The problem:
Return each line of the records below that contains the word "white".

Given entries:

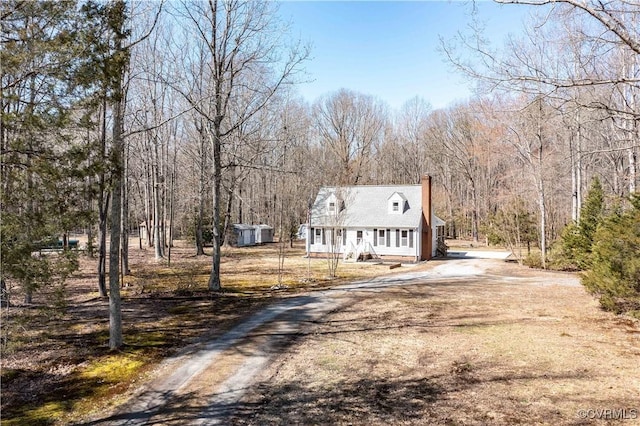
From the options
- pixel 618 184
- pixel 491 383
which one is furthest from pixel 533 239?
pixel 491 383

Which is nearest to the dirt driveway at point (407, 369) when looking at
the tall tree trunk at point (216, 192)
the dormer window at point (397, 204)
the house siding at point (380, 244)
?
the tall tree trunk at point (216, 192)

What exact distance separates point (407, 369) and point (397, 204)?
72.4ft

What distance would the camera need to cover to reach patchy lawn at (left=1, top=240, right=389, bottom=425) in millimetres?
6500

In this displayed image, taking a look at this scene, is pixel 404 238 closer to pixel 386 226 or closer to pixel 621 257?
pixel 386 226

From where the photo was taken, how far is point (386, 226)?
28.5 m

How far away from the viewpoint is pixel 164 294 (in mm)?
15031

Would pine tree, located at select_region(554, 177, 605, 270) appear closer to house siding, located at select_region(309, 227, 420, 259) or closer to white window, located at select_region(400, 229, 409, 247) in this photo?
house siding, located at select_region(309, 227, 420, 259)

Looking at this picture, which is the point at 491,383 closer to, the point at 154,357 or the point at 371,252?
the point at 154,357

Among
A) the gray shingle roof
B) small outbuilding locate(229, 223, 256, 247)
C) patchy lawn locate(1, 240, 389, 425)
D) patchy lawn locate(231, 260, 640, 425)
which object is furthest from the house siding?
patchy lawn locate(231, 260, 640, 425)

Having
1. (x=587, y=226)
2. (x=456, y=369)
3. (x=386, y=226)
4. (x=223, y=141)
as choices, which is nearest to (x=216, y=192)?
(x=223, y=141)

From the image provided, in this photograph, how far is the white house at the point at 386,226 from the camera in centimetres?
2805

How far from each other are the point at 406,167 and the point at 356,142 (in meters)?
7.77

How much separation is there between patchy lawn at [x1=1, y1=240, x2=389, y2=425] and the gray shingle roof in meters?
10.1
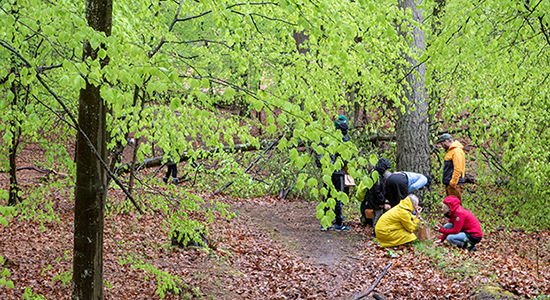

Response:
Would pine tree, located at select_region(554, 177, 605, 270) appear closer to house siding, located at select_region(309, 227, 420, 259) or closer to white window, located at select_region(400, 229, 409, 247) in this photo?
From the image provided, in this photograph, how far is the white house at the point at 386,226 from the camera in centimetres?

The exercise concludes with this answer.